## WHAT NEEDS TO BE DONE
The lines below starting at the line containing "BLACK STEEL-i'll never turn my back on you" and ending at the line containing "#HomescreenXTK: Las mejores" are to be repeated exactly, with both ends kept and nothing else added.
==== INFORMATION
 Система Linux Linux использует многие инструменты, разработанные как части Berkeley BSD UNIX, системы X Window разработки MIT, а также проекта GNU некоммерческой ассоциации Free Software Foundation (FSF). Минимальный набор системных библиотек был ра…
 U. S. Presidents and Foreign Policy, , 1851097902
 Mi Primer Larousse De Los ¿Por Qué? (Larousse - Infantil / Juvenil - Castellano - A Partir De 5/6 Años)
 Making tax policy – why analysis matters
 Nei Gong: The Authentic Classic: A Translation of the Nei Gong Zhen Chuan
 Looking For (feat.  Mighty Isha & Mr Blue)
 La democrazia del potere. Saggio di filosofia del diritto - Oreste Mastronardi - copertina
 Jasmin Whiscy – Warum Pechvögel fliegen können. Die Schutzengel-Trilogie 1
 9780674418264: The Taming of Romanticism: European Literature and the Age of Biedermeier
========
==== INFORMATION
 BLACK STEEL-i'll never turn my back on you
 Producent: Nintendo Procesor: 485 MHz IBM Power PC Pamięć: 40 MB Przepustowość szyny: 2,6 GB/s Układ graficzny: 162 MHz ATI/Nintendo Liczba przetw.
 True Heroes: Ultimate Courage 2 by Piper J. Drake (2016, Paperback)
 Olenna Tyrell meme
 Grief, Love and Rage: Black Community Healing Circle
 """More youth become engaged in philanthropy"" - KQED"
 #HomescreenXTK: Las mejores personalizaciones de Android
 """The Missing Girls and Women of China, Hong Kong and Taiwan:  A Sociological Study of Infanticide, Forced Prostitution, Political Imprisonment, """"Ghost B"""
========
## EXERCISE OUTPUT
 BLACK STEEL-i'll never turn my back on you
 Producent: Nintendo Procesor: 485 MHz IBM Power PC Pamięć: 40 MB Przepustowość szyny: 2,6 GB/s Układ graficzny: 162 MHz ATI/Nintendo Liczba przetw.
 True Heroes: Ultimate Courage 2 by Piper J. Drake (2016, Paperback)
 Olenna Tyrell meme
 Grief, Love and Rage: Black Community Healing Circle
 """More youth become engaged in philanthropy"" - KQED"
 #HomescreenXTK: Las mejores personalizaciones de Android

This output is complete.